“don’t you know, I’m burning up inside!” says the man in the video
and the video soon slips my mind and so does the
piercing (forgettable) scream. Until, in the way I imagine
miracles must occur sometimes, he is my oldest companion
and I understand him so fully I could cry.
If my mind, too, was bound to animal flesh, it would be
out of breath. Panting in the thick of July and ugly.
And it’s not even July. It’s mid-April and beautiful.
But I know myself for artful separation. It’s a clever
Trick; how I can sit here in a perfectly regular lecture
and think myself into tragedy. How my eyes can
frost over like an oracle’s and transcend into a
Second Realm. Where my friends are not criminals.
Where my enemies are hatable and traced in
black ink. Where they are not one and the same thing.
Not at the same time. Where time is not so despotic
and I love myself. Now the tears threaten gently and
“the universe has certain symmetries,” says my physics teacher
trying to explain antimatter to me. Poor man;
my brain is about to implode, let alone absorb.
Am I a furnace, how come everything keeps heating up,
I learned heat is just tiny things moving quicker
(in this very class one year ago) without escape—
so all I can think about is don’t you know,
I’m burning up inside! I’m burning up inside!
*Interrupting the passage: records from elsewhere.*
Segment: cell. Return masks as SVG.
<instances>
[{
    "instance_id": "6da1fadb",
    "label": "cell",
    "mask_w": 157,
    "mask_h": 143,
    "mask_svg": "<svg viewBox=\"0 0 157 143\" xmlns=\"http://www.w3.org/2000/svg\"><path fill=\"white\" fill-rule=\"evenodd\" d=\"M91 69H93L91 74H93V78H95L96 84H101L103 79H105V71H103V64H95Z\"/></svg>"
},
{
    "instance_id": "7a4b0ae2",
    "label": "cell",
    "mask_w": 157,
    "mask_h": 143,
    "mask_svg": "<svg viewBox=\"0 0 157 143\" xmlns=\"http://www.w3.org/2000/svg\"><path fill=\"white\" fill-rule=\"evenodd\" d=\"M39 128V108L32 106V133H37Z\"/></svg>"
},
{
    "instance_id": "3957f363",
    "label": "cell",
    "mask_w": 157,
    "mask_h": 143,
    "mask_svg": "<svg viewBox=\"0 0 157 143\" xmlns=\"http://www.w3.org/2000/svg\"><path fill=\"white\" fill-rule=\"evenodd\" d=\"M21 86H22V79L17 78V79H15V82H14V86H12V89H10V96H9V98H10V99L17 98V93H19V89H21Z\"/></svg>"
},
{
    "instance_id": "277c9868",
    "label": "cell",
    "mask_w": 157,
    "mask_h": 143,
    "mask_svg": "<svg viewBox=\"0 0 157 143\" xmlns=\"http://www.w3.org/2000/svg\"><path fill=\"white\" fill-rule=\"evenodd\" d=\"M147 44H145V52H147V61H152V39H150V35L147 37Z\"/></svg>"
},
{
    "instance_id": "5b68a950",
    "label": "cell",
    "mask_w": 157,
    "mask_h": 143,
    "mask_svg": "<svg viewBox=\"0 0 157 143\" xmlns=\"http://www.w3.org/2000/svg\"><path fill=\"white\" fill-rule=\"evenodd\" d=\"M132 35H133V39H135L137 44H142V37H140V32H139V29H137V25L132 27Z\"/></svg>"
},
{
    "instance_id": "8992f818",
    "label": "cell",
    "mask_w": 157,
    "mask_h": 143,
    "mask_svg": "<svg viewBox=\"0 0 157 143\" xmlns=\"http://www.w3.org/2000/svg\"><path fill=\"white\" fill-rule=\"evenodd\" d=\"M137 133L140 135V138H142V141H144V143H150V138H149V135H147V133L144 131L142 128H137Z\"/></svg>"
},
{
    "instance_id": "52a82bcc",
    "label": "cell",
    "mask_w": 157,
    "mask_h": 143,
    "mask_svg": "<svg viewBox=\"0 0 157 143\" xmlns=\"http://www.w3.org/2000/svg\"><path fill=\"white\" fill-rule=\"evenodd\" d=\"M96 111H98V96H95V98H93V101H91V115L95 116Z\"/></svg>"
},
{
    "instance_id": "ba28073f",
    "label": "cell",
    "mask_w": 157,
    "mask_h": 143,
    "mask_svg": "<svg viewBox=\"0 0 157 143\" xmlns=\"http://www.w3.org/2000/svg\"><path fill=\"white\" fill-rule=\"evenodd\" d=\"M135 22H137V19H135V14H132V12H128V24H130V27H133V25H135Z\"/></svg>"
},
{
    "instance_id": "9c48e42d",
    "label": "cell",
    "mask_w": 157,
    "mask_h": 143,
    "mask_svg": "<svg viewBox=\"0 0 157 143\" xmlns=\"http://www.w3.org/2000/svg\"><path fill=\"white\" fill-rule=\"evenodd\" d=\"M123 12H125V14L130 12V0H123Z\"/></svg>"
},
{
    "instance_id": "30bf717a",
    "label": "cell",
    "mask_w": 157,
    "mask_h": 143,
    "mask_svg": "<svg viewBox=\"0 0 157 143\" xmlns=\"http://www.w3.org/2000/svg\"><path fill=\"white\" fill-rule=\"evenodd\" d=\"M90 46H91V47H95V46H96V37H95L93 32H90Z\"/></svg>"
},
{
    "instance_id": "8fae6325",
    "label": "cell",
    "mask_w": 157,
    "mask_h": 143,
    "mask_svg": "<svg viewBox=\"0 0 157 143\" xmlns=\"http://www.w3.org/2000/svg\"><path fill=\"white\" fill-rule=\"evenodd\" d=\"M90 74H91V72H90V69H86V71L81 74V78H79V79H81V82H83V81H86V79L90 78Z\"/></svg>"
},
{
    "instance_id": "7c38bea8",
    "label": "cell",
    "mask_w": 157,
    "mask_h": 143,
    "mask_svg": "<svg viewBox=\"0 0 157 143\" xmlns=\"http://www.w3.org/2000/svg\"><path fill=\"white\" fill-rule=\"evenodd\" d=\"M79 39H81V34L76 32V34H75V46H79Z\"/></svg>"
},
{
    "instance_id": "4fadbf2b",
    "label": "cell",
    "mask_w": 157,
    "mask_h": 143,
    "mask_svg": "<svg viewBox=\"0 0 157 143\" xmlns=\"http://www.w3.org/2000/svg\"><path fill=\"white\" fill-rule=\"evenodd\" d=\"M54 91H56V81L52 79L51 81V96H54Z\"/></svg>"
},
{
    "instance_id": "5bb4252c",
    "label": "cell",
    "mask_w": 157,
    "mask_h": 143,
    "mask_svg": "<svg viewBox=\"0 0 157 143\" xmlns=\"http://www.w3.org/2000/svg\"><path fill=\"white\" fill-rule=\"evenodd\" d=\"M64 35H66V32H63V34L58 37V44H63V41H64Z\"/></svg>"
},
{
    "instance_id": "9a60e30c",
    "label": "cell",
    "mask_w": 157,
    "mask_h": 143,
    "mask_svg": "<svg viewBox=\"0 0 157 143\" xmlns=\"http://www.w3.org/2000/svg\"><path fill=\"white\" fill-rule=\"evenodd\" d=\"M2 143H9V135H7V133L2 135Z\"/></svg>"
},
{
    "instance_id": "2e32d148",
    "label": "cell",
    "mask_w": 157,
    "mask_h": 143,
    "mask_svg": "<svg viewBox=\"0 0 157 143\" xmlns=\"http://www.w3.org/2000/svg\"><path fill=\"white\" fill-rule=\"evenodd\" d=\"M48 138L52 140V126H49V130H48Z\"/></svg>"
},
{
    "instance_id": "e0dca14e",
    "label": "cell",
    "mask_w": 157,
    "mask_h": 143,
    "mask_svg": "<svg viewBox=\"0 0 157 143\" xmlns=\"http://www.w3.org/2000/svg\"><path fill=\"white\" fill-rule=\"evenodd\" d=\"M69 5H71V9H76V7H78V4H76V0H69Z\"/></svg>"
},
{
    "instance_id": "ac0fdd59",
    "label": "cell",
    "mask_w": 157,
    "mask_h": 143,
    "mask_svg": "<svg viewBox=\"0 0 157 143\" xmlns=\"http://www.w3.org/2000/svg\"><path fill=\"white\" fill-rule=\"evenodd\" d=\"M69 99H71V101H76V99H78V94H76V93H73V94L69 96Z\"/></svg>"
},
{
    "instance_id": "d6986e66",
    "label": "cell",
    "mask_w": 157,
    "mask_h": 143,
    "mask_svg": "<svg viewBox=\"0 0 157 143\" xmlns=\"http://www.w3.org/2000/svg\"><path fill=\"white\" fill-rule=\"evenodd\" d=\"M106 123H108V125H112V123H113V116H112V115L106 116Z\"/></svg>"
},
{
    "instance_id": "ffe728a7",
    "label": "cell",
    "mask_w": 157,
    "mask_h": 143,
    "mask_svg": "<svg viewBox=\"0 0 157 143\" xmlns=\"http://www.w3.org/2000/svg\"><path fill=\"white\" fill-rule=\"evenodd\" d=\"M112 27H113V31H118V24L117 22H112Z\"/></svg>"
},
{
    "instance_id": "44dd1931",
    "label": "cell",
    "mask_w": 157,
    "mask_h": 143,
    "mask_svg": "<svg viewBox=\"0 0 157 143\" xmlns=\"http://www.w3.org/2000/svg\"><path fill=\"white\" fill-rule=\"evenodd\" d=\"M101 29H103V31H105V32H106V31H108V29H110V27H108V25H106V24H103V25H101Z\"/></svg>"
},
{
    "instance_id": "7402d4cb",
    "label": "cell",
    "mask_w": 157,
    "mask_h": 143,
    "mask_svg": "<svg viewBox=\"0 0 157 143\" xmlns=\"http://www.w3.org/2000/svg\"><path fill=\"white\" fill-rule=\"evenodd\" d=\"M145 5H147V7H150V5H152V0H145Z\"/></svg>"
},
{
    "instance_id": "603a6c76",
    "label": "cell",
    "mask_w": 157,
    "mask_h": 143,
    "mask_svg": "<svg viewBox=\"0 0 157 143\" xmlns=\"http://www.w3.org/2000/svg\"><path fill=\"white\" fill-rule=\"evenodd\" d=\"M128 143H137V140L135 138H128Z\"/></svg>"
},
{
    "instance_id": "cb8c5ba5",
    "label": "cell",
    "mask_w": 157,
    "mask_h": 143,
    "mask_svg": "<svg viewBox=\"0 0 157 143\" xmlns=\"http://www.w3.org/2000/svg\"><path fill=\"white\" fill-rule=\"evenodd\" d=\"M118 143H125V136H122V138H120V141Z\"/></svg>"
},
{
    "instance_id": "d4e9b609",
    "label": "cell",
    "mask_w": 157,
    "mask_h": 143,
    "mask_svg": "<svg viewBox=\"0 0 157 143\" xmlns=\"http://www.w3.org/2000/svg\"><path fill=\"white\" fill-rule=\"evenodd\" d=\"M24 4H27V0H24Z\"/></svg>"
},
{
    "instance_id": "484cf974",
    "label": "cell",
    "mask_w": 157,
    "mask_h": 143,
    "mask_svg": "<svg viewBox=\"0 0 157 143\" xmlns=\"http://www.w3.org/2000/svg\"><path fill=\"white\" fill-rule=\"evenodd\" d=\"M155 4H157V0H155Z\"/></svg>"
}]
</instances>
Remember the blind woman in the movie typing
my world is still black black black black black
This morning, the fried rice was too greasy and
I couldn’t take more than three bites. Someday
the grease will be too much and I will not get out of bed.
I will refuse. I will leave something poignant for
my headstone; something about all the transient thoughts
I wish would’ve stayed, a voluntary haunting, a summoned hum of sorrow,
like the concentrated hotness of steam, just begging.
But they didn’t stay.
And maybe that is a good thing.
Maybe the things I wish for are not good.
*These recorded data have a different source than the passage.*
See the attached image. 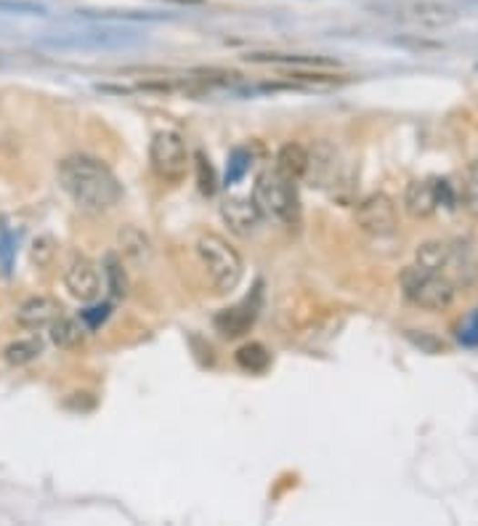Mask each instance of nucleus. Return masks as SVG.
I'll return each mask as SVG.
<instances>
[{
    "label": "nucleus",
    "instance_id": "obj_12",
    "mask_svg": "<svg viewBox=\"0 0 478 526\" xmlns=\"http://www.w3.org/2000/svg\"><path fill=\"white\" fill-rule=\"evenodd\" d=\"M59 316H62L59 301H54V298H48V295L30 298V301H25V304L19 306V311H16V322H19V327H25V330H48Z\"/></svg>",
    "mask_w": 478,
    "mask_h": 526
},
{
    "label": "nucleus",
    "instance_id": "obj_24",
    "mask_svg": "<svg viewBox=\"0 0 478 526\" xmlns=\"http://www.w3.org/2000/svg\"><path fill=\"white\" fill-rule=\"evenodd\" d=\"M248 165H250V155H248V152H242V150L234 152V155H231V162H229V173H226V179H229L231 184L239 181L242 173L248 170Z\"/></svg>",
    "mask_w": 478,
    "mask_h": 526
},
{
    "label": "nucleus",
    "instance_id": "obj_2",
    "mask_svg": "<svg viewBox=\"0 0 478 526\" xmlns=\"http://www.w3.org/2000/svg\"><path fill=\"white\" fill-rule=\"evenodd\" d=\"M253 202L255 208L260 211V216L269 221H280V223H298L300 218V200L295 191V181L285 179L282 173L263 170L253 186Z\"/></svg>",
    "mask_w": 478,
    "mask_h": 526
},
{
    "label": "nucleus",
    "instance_id": "obj_18",
    "mask_svg": "<svg viewBox=\"0 0 478 526\" xmlns=\"http://www.w3.org/2000/svg\"><path fill=\"white\" fill-rule=\"evenodd\" d=\"M48 333H51V343L59 346V348H75V346H80L83 338H86V327H83L77 319L64 316V314L48 327Z\"/></svg>",
    "mask_w": 478,
    "mask_h": 526
},
{
    "label": "nucleus",
    "instance_id": "obj_4",
    "mask_svg": "<svg viewBox=\"0 0 478 526\" xmlns=\"http://www.w3.org/2000/svg\"><path fill=\"white\" fill-rule=\"evenodd\" d=\"M402 284V293L404 298L422 311H444L452 306L454 301V282L439 274V272H428V269H420V266H410L402 272L399 277Z\"/></svg>",
    "mask_w": 478,
    "mask_h": 526
},
{
    "label": "nucleus",
    "instance_id": "obj_5",
    "mask_svg": "<svg viewBox=\"0 0 478 526\" xmlns=\"http://www.w3.org/2000/svg\"><path fill=\"white\" fill-rule=\"evenodd\" d=\"M149 165L159 181L178 184L189 170V152L187 141L176 130H159L149 144Z\"/></svg>",
    "mask_w": 478,
    "mask_h": 526
},
{
    "label": "nucleus",
    "instance_id": "obj_10",
    "mask_svg": "<svg viewBox=\"0 0 478 526\" xmlns=\"http://www.w3.org/2000/svg\"><path fill=\"white\" fill-rule=\"evenodd\" d=\"M221 218L223 223L234 232V234H239V237H250L258 232V226H260V211L255 208L253 197H226L221 202Z\"/></svg>",
    "mask_w": 478,
    "mask_h": 526
},
{
    "label": "nucleus",
    "instance_id": "obj_14",
    "mask_svg": "<svg viewBox=\"0 0 478 526\" xmlns=\"http://www.w3.org/2000/svg\"><path fill=\"white\" fill-rule=\"evenodd\" d=\"M274 170L282 173L290 181H303L306 173H309V150L290 141L285 144L280 152H277V160H274Z\"/></svg>",
    "mask_w": 478,
    "mask_h": 526
},
{
    "label": "nucleus",
    "instance_id": "obj_15",
    "mask_svg": "<svg viewBox=\"0 0 478 526\" xmlns=\"http://www.w3.org/2000/svg\"><path fill=\"white\" fill-rule=\"evenodd\" d=\"M457 253L449 242H442V240H431V242H422L417 248V266L420 269H428V272H439V274H446V269L454 263Z\"/></svg>",
    "mask_w": 478,
    "mask_h": 526
},
{
    "label": "nucleus",
    "instance_id": "obj_9",
    "mask_svg": "<svg viewBox=\"0 0 478 526\" xmlns=\"http://www.w3.org/2000/svg\"><path fill=\"white\" fill-rule=\"evenodd\" d=\"M258 311H260V284L253 290V295L242 298L237 306L231 309H223L216 316V327L226 341H234V338H242L245 333H250V327L258 319Z\"/></svg>",
    "mask_w": 478,
    "mask_h": 526
},
{
    "label": "nucleus",
    "instance_id": "obj_25",
    "mask_svg": "<svg viewBox=\"0 0 478 526\" xmlns=\"http://www.w3.org/2000/svg\"><path fill=\"white\" fill-rule=\"evenodd\" d=\"M109 316V306H101V309H91L83 314V322L88 325V327H98V322H104Z\"/></svg>",
    "mask_w": 478,
    "mask_h": 526
},
{
    "label": "nucleus",
    "instance_id": "obj_16",
    "mask_svg": "<svg viewBox=\"0 0 478 526\" xmlns=\"http://www.w3.org/2000/svg\"><path fill=\"white\" fill-rule=\"evenodd\" d=\"M335 176H338V157L327 144H319L317 152H309L306 179H311V186H327L335 181Z\"/></svg>",
    "mask_w": 478,
    "mask_h": 526
},
{
    "label": "nucleus",
    "instance_id": "obj_21",
    "mask_svg": "<svg viewBox=\"0 0 478 526\" xmlns=\"http://www.w3.org/2000/svg\"><path fill=\"white\" fill-rule=\"evenodd\" d=\"M56 248H59V245H56V240H54L51 234H40V237L32 242V263H35L37 269H46V266L56 258Z\"/></svg>",
    "mask_w": 478,
    "mask_h": 526
},
{
    "label": "nucleus",
    "instance_id": "obj_3",
    "mask_svg": "<svg viewBox=\"0 0 478 526\" xmlns=\"http://www.w3.org/2000/svg\"><path fill=\"white\" fill-rule=\"evenodd\" d=\"M197 255L208 272V277L213 282V287L219 293H231L239 287V282L245 277V263L242 255L231 248L221 234L216 232H205L197 240Z\"/></svg>",
    "mask_w": 478,
    "mask_h": 526
},
{
    "label": "nucleus",
    "instance_id": "obj_6",
    "mask_svg": "<svg viewBox=\"0 0 478 526\" xmlns=\"http://www.w3.org/2000/svg\"><path fill=\"white\" fill-rule=\"evenodd\" d=\"M353 218H356V226L370 237H391L399 229L396 202L382 191H372L361 202H356Z\"/></svg>",
    "mask_w": 478,
    "mask_h": 526
},
{
    "label": "nucleus",
    "instance_id": "obj_20",
    "mask_svg": "<svg viewBox=\"0 0 478 526\" xmlns=\"http://www.w3.org/2000/svg\"><path fill=\"white\" fill-rule=\"evenodd\" d=\"M104 277H107V290L112 293V298H126L127 295V274L123 269V258H117L115 253H109L104 258Z\"/></svg>",
    "mask_w": 478,
    "mask_h": 526
},
{
    "label": "nucleus",
    "instance_id": "obj_1",
    "mask_svg": "<svg viewBox=\"0 0 478 526\" xmlns=\"http://www.w3.org/2000/svg\"><path fill=\"white\" fill-rule=\"evenodd\" d=\"M59 184L66 191V197L91 216L109 213L123 200V184L109 170L107 162L91 155H69L64 157L56 168Z\"/></svg>",
    "mask_w": 478,
    "mask_h": 526
},
{
    "label": "nucleus",
    "instance_id": "obj_7",
    "mask_svg": "<svg viewBox=\"0 0 478 526\" xmlns=\"http://www.w3.org/2000/svg\"><path fill=\"white\" fill-rule=\"evenodd\" d=\"M452 200H454V194L446 181L414 179L404 189V211L412 218H431L442 205H449Z\"/></svg>",
    "mask_w": 478,
    "mask_h": 526
},
{
    "label": "nucleus",
    "instance_id": "obj_23",
    "mask_svg": "<svg viewBox=\"0 0 478 526\" xmlns=\"http://www.w3.org/2000/svg\"><path fill=\"white\" fill-rule=\"evenodd\" d=\"M463 202L468 211H478V162L468 168V179L463 186Z\"/></svg>",
    "mask_w": 478,
    "mask_h": 526
},
{
    "label": "nucleus",
    "instance_id": "obj_13",
    "mask_svg": "<svg viewBox=\"0 0 478 526\" xmlns=\"http://www.w3.org/2000/svg\"><path fill=\"white\" fill-rule=\"evenodd\" d=\"M117 248H120V258H126L133 266H147L155 255L152 240L138 226H123L117 232Z\"/></svg>",
    "mask_w": 478,
    "mask_h": 526
},
{
    "label": "nucleus",
    "instance_id": "obj_8",
    "mask_svg": "<svg viewBox=\"0 0 478 526\" xmlns=\"http://www.w3.org/2000/svg\"><path fill=\"white\" fill-rule=\"evenodd\" d=\"M64 287L69 290V295L80 304H91L101 293V274L98 266L88 255H72L66 269H64Z\"/></svg>",
    "mask_w": 478,
    "mask_h": 526
},
{
    "label": "nucleus",
    "instance_id": "obj_22",
    "mask_svg": "<svg viewBox=\"0 0 478 526\" xmlns=\"http://www.w3.org/2000/svg\"><path fill=\"white\" fill-rule=\"evenodd\" d=\"M197 184H199V191L208 194V197L216 191V173H213V165H210V160L202 155V152H197Z\"/></svg>",
    "mask_w": 478,
    "mask_h": 526
},
{
    "label": "nucleus",
    "instance_id": "obj_11",
    "mask_svg": "<svg viewBox=\"0 0 478 526\" xmlns=\"http://www.w3.org/2000/svg\"><path fill=\"white\" fill-rule=\"evenodd\" d=\"M396 16L407 19L422 27H444L449 22H454V11L444 3H431V0H410V3H399L396 5Z\"/></svg>",
    "mask_w": 478,
    "mask_h": 526
},
{
    "label": "nucleus",
    "instance_id": "obj_17",
    "mask_svg": "<svg viewBox=\"0 0 478 526\" xmlns=\"http://www.w3.org/2000/svg\"><path fill=\"white\" fill-rule=\"evenodd\" d=\"M43 354V341L37 335H30V338H19V341L8 343L3 348V359L11 365V367H25L35 362L37 356Z\"/></svg>",
    "mask_w": 478,
    "mask_h": 526
},
{
    "label": "nucleus",
    "instance_id": "obj_19",
    "mask_svg": "<svg viewBox=\"0 0 478 526\" xmlns=\"http://www.w3.org/2000/svg\"><path fill=\"white\" fill-rule=\"evenodd\" d=\"M237 365L245 372L260 375V372L269 370V365H271V351L263 343H245L237 351Z\"/></svg>",
    "mask_w": 478,
    "mask_h": 526
}]
</instances>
The universe keeps certain things out of sight
but not out of mind.
“It’s gonna look a bit like a fuzzy coffee mug stain—”
he means the first-ever image of a black hole.
We are not supposed to be disappointed
in the least. But I am, by this unremarkable ring of radiation
some middle schooler could’ve photoshopped.
Listen: when you get close enough, though,
to a black hole I mean, there is a point where light bends
so much it is circular. And there, where worlds
meet and logic separates from itself, beyond my
Second Realm or even the Third or the Fourth,
if you looked right out in front of you,
you would see the back of your own head.